The Rescue Mission

“Trust doesn’t come with a refill. Once it’s gone, you probably won’t get it back.”

  • Unknown


A couple years ago, a start-up that was in the middle stage of its MVP development came crashing through the doors at Creative Chaos, all out of breath and claiming to be in hostage situation. After an initial calming conversation to let the drama dissipate, we came to understand the company had indeed descended to the place where third-party development contracts all-too-commonly go: a fixed-bid dispute. After a series of “he said, she said” conversations, the start-up’s development contactor was holding the code-base for ransom, and had effectively locked them out of their own Intellectual Property.


This is a story of faith, where Creative Chaos found itself challenged to transport a client from a deep state of trust deficiency to the shores of belief and confidence.


Tactful Approach


As a first step, Creative Chaos agreed to diagnose and attempt to resolve this cloudy situation, knowing full well our accountability was under the strongest microscope it had ever been under.


To add to the urgency, the start-up was at the point where it needed a mobile-ready UI just to get itself to market, and it wanted it fast since so much time had already dissolved away in a state of limbo. Our team was granted access to a single server where the original solution had been deployed. After a thorough discovery session, we discerned that developing a front-end app would be possible for our team. However, we could also see that many changes would be required within the already-built back-end in order for the application to function as desired upon release. It was still possible to build on the existing back-end, but far preferable to start over entirely.

_DATASET EXCERPTS_
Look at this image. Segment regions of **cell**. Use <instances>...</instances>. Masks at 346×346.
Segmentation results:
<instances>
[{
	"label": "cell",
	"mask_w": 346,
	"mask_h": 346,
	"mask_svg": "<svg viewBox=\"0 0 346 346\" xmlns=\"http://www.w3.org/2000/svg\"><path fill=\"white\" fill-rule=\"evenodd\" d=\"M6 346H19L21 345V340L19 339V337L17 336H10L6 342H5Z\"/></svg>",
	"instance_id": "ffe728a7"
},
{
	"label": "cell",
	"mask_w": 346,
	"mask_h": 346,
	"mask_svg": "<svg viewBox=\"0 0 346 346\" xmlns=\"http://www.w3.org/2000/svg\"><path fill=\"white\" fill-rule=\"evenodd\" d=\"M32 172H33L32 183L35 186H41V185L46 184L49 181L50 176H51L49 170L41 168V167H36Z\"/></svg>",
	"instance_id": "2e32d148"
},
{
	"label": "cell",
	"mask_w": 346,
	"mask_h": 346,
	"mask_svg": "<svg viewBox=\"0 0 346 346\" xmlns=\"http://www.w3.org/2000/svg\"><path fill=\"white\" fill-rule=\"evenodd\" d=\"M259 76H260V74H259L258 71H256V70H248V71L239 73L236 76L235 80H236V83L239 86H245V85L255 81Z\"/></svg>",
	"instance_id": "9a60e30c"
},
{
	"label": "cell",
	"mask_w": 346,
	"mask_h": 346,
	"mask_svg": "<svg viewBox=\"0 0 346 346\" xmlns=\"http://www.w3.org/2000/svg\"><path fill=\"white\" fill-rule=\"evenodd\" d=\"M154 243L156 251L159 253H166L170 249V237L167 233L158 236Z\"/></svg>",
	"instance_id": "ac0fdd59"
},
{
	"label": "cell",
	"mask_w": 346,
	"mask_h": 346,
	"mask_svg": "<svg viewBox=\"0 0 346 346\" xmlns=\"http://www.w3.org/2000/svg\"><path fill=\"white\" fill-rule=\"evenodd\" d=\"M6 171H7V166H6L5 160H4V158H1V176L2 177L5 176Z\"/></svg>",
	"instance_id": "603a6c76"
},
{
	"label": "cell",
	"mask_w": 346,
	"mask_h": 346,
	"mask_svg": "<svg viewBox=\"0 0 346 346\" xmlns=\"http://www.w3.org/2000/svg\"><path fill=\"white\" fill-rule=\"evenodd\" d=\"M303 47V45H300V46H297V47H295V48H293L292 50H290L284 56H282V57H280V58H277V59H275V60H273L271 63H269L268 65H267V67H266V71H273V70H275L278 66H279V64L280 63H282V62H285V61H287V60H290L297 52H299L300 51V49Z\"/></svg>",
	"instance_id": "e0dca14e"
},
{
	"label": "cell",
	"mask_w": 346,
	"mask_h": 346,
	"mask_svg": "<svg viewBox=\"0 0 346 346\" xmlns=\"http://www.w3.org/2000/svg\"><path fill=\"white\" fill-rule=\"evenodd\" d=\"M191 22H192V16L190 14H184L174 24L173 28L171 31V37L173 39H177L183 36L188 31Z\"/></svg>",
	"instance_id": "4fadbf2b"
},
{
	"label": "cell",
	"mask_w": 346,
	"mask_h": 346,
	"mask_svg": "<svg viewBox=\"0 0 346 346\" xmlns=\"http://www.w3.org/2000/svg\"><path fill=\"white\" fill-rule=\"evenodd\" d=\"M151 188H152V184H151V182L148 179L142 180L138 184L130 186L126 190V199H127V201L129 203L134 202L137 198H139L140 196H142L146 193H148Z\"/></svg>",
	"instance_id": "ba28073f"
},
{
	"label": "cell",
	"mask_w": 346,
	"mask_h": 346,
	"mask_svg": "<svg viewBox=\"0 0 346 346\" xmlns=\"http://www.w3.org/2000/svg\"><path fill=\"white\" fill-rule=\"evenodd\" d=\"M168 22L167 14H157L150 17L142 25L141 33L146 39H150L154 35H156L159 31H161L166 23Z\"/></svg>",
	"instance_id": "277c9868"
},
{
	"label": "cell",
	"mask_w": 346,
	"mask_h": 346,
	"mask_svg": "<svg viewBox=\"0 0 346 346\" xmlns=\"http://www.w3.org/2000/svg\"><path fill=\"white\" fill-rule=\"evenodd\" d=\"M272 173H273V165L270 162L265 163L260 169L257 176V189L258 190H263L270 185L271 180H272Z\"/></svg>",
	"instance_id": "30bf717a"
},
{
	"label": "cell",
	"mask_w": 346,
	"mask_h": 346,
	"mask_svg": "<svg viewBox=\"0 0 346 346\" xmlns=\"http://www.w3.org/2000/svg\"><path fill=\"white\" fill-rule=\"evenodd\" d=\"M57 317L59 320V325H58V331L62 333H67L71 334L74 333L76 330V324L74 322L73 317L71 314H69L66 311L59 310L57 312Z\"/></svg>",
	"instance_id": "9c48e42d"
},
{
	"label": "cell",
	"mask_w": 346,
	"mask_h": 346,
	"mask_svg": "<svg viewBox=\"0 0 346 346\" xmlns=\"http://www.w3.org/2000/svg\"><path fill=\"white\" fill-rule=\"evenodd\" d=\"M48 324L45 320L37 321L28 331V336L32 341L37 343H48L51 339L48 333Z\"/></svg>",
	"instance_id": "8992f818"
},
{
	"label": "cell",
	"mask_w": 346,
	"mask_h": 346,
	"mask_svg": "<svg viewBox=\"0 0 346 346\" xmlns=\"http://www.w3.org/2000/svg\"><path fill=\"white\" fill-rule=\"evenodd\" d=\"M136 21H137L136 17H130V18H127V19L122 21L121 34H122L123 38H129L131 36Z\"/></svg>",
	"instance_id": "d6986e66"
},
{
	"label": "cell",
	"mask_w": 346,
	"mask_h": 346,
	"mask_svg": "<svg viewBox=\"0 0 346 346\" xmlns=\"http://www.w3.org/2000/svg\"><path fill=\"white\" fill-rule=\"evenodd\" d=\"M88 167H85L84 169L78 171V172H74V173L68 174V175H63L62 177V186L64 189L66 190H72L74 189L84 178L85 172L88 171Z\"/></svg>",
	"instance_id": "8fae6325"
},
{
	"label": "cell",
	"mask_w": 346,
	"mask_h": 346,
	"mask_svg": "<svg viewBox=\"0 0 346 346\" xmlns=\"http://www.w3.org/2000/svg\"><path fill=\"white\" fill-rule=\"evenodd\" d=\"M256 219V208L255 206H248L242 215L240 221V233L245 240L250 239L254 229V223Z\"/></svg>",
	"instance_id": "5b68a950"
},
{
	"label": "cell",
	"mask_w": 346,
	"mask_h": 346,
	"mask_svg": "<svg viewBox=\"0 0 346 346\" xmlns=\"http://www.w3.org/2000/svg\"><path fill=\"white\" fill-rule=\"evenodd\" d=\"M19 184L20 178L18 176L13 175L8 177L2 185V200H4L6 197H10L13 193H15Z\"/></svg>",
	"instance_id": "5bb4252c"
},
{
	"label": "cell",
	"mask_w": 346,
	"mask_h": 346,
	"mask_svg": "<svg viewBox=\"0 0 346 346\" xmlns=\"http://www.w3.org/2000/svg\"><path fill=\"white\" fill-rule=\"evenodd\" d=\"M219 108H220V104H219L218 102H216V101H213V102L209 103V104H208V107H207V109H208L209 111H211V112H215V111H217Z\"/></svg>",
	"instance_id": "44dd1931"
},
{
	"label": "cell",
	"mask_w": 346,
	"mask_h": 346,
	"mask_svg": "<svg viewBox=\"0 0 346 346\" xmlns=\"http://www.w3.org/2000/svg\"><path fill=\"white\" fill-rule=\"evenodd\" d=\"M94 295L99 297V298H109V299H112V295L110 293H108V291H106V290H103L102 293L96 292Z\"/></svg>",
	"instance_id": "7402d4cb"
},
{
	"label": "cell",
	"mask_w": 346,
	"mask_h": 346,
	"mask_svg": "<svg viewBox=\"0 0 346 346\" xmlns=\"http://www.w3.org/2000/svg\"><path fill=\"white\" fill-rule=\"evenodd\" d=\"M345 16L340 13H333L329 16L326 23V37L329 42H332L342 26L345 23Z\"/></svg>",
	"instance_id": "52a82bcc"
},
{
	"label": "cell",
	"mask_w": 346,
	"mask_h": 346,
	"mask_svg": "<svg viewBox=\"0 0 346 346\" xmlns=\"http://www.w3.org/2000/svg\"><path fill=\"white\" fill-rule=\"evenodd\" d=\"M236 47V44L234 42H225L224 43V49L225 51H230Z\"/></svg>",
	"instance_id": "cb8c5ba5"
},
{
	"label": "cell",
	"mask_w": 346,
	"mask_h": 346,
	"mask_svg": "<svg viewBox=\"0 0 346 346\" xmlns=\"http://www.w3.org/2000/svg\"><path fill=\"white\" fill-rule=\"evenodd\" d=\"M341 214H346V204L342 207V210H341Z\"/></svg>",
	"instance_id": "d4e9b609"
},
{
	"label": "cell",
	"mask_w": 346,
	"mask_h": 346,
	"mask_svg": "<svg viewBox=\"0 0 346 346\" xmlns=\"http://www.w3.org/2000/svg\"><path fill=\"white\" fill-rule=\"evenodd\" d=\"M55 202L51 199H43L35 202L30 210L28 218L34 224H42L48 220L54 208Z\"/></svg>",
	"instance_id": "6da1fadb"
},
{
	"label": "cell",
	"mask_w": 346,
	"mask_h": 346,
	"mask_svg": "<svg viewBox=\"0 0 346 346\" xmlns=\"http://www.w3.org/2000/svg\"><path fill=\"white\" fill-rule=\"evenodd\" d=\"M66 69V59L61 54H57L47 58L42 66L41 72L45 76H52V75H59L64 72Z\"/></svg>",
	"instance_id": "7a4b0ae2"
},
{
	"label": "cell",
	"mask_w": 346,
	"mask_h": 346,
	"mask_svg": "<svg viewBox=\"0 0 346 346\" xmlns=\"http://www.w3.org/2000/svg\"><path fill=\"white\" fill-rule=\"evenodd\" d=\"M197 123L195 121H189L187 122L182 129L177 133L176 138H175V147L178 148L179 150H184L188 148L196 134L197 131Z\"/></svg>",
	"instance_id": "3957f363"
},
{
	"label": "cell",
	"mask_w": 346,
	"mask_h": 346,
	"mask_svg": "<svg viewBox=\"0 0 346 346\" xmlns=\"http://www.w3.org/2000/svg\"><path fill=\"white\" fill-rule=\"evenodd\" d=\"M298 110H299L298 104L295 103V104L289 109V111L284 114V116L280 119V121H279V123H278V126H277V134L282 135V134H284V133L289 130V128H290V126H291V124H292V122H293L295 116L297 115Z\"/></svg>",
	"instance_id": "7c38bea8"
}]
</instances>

_TASKS FOR THIS EXERCISE_
1 > Answer these about the Rescue Mission text:
(a) What kind of dispute had the start-up fallen into with its development contractor?
(b) What was the contractor holding for ransom?
(c) Where was the original solution deployed?
2 > Duplicate everything in the Rescue Mission text from "As a first step, Creative" down to "ever been under.".
The entries aren't needed here.

_WRITTEN ANSWERS_
1 >
(a) A fixed-bid dispute.
(b) The code-base.
(c) On a single server, which the Creative Chaos team was given access to.

2 >
As a first step, Creative Chaos agreed to diagnose and attempt to resolve this cloudy situation, knowing full well our accountability was under the strongest microscope it had ever been under.